Reproduce the data word for word, starting with the line that contains "In the scene, which of" and continuing through the last line of the data. Leave the pictures out.

---------- Supplied information ----------

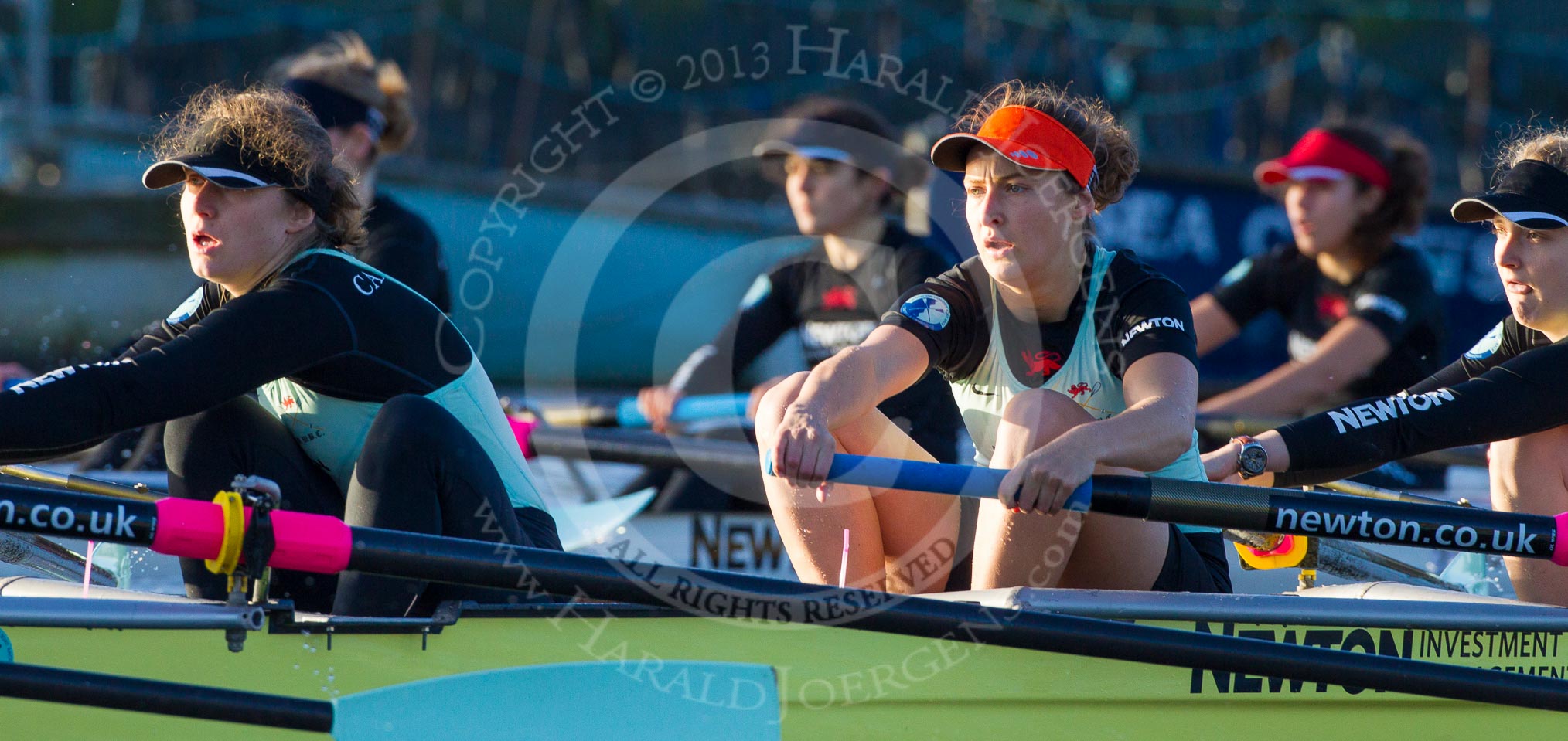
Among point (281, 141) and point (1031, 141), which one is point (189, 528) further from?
point (1031, 141)

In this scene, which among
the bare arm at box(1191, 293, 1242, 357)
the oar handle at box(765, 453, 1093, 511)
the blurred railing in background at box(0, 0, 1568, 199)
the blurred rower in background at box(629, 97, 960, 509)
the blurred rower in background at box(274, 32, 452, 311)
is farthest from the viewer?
the blurred railing in background at box(0, 0, 1568, 199)

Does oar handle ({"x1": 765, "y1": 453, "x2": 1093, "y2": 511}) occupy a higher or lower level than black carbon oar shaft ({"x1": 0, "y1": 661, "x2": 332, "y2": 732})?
higher

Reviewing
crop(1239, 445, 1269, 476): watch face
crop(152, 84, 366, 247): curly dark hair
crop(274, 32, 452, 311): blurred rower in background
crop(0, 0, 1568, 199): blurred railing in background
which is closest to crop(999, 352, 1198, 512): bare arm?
crop(1239, 445, 1269, 476): watch face

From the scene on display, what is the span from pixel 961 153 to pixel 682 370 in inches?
100

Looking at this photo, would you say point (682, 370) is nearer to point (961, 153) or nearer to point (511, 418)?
point (511, 418)

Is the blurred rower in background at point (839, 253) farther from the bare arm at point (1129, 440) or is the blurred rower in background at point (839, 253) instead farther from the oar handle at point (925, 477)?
the oar handle at point (925, 477)

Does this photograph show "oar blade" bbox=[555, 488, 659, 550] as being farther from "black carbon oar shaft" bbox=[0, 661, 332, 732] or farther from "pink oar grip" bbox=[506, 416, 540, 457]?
"black carbon oar shaft" bbox=[0, 661, 332, 732]

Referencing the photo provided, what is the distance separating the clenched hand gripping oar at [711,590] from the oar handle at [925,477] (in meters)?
0.15

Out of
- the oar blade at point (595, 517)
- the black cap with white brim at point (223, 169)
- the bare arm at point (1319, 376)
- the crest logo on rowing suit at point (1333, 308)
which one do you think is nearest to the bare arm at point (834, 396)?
the black cap with white brim at point (223, 169)

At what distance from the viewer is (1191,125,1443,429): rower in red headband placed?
4.52 metres

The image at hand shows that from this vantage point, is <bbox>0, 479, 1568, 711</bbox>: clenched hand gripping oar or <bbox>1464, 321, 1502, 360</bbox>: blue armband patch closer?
<bbox>0, 479, 1568, 711</bbox>: clenched hand gripping oar

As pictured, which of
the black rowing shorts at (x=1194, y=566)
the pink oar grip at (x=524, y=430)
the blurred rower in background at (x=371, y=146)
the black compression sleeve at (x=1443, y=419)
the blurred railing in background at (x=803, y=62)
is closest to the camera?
the black rowing shorts at (x=1194, y=566)

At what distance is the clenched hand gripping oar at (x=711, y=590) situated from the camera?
184 centimetres

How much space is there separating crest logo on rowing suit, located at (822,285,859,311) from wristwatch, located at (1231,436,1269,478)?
162cm
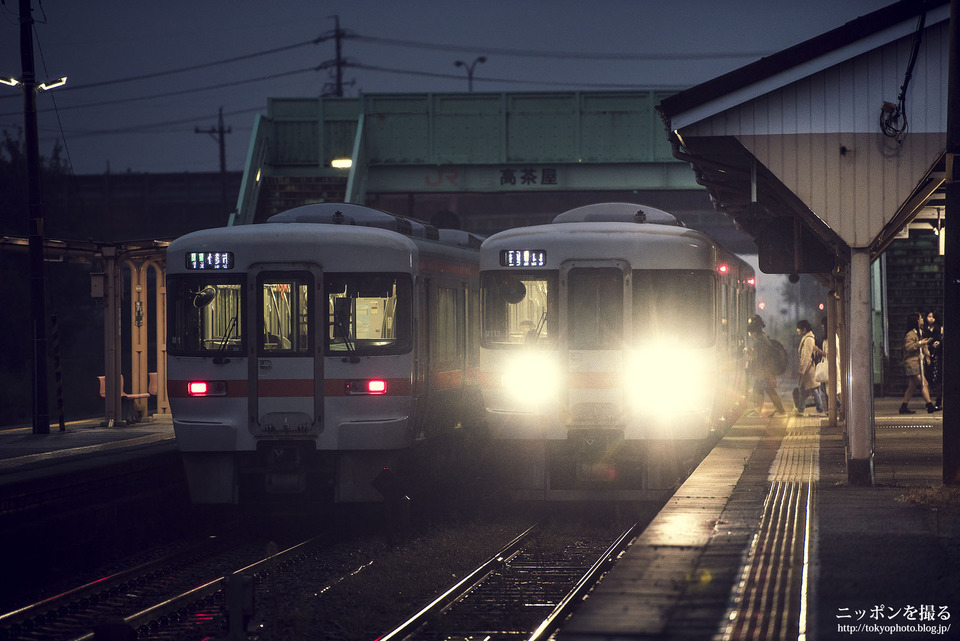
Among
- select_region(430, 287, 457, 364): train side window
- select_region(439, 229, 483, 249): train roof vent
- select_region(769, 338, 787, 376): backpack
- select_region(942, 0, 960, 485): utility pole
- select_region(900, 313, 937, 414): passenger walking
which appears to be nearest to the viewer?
select_region(942, 0, 960, 485): utility pole

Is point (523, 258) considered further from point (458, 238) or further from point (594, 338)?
point (458, 238)

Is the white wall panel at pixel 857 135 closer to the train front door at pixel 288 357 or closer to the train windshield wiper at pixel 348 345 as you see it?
the train windshield wiper at pixel 348 345

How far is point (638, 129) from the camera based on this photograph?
25219mm

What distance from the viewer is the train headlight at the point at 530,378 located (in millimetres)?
12180

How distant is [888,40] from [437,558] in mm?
5562

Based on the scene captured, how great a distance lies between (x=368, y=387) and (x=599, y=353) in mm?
2363

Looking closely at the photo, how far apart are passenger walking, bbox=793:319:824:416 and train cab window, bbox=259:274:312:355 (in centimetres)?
1036

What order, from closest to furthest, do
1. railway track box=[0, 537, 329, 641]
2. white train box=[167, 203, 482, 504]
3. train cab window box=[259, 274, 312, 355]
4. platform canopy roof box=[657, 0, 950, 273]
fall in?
railway track box=[0, 537, 329, 641] < platform canopy roof box=[657, 0, 950, 273] < white train box=[167, 203, 482, 504] < train cab window box=[259, 274, 312, 355]

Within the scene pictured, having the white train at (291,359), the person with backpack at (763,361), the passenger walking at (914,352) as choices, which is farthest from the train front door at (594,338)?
the passenger walking at (914,352)

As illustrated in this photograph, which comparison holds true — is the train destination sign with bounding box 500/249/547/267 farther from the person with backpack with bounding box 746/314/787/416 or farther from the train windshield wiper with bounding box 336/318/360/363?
the person with backpack with bounding box 746/314/787/416

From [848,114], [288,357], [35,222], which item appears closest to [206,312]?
[288,357]

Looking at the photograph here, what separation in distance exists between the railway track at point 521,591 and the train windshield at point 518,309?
6.66 feet

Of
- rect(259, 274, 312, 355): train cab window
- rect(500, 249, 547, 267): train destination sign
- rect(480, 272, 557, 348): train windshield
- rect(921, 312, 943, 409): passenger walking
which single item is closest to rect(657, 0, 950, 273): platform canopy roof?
rect(500, 249, 547, 267): train destination sign

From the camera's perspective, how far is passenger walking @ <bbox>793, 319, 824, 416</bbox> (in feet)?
63.8
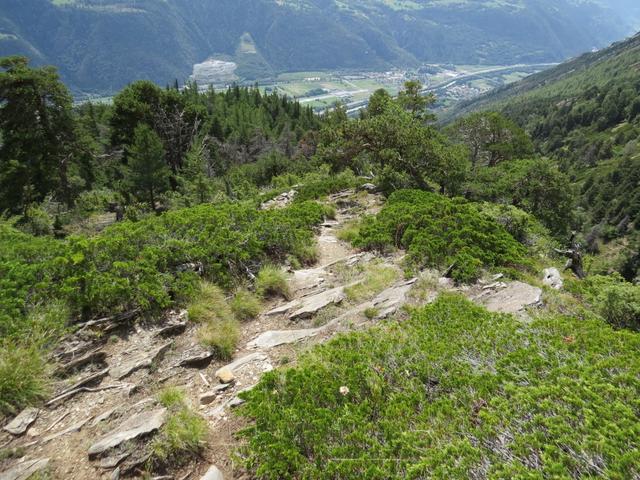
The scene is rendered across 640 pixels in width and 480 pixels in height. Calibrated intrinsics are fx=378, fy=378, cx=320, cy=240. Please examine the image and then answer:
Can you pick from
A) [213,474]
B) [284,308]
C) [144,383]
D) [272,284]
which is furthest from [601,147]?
[213,474]

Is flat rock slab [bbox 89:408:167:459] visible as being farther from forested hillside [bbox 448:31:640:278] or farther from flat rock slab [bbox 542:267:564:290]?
Result: forested hillside [bbox 448:31:640:278]

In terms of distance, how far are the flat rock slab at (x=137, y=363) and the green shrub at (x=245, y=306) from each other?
1.97 meters

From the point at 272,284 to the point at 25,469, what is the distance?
6093 mm

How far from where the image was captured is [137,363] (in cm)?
703

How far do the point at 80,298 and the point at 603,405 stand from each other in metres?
8.84

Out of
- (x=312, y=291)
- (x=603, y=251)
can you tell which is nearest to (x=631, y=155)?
(x=603, y=251)

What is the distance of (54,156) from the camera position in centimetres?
2792

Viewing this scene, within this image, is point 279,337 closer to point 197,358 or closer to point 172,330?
point 197,358

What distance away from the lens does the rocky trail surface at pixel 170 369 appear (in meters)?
5.15

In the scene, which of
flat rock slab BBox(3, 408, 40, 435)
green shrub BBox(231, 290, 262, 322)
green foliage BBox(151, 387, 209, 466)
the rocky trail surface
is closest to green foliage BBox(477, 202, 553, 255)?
the rocky trail surface

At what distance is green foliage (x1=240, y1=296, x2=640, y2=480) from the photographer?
4051 millimetres

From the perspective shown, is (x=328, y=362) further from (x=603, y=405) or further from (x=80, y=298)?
(x=80, y=298)

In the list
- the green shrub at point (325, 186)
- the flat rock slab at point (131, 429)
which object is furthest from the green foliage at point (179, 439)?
the green shrub at point (325, 186)

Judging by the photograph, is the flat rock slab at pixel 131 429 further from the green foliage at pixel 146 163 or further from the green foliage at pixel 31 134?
the green foliage at pixel 31 134
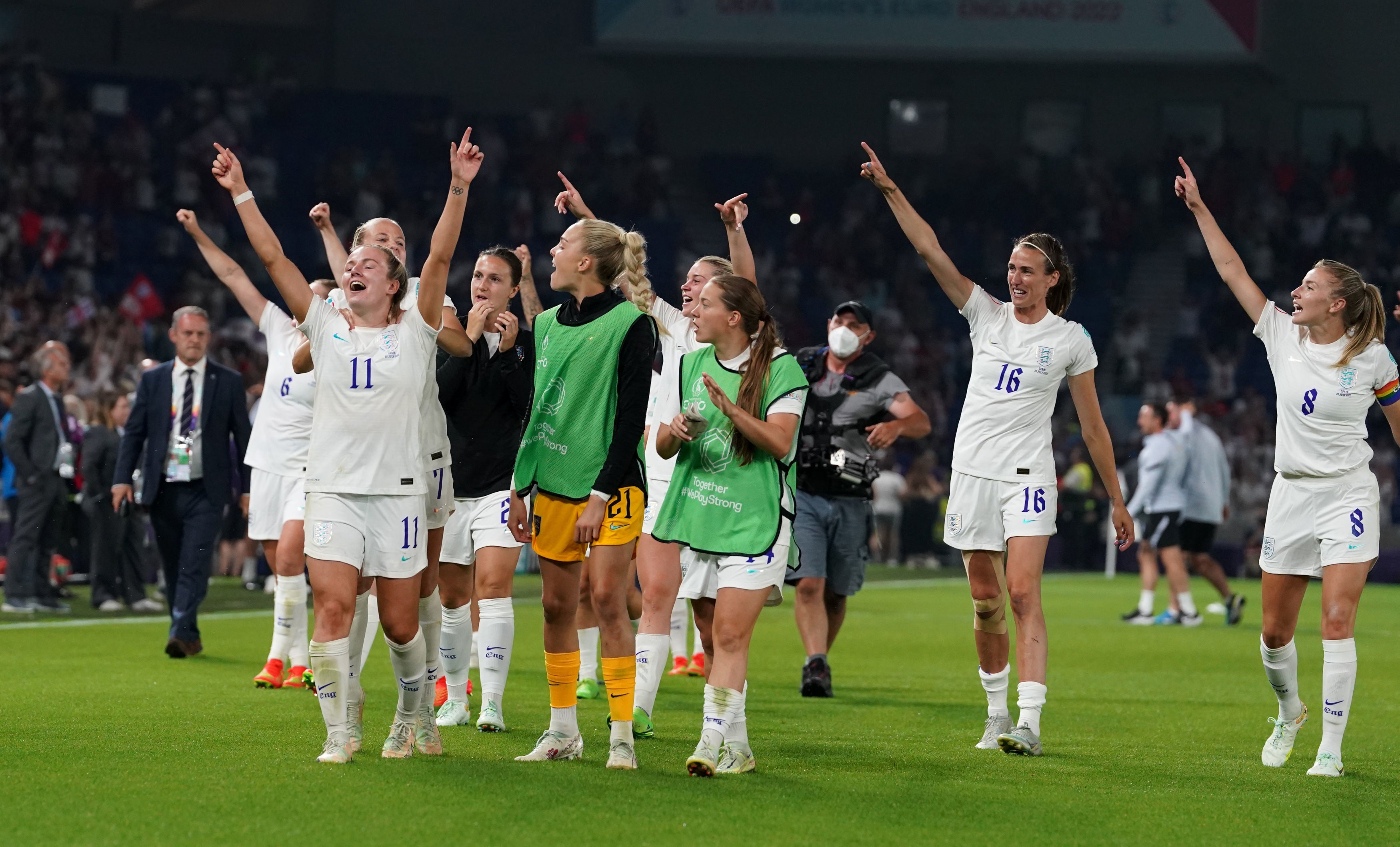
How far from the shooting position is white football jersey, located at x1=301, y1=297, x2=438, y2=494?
644cm

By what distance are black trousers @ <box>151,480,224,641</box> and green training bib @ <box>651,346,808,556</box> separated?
5.34 m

----------

- **Written response**
In the scene, which of
flat rock slab BBox(3, 408, 40, 435)
green shrub BBox(231, 290, 262, 322)
green foliage BBox(151, 387, 209, 466)
the rocky trail surface
is closest to green foliage BBox(477, 202, 553, 255)?
the rocky trail surface

At what distance is green foliage (x1=240, y1=296, x2=640, y2=480) from the photographer?
4051 millimetres

From the perspective shown, is (x=328, y=362) further from (x=603, y=405) or further from (x=80, y=298)?
(x=80, y=298)

In the list
- the green shrub at point (325, 186)
- the flat rock slab at point (131, 429)
which object is furthest from the green foliage at point (179, 439)?
the green shrub at point (325, 186)

Judging by the photograph, is the flat rock slab at pixel 131 429 further from the green foliage at pixel 146 163 or further from the green foliage at pixel 31 134?
the green foliage at pixel 31 134
How far from the shooting position is white football jersey, located at x1=301, y1=297, x2=438, y2=494?
644cm

By what distance are black trousers @ <box>151,480,224,641</box> and green training bib @ <box>651,346,808,556</box> separated?
5.34 m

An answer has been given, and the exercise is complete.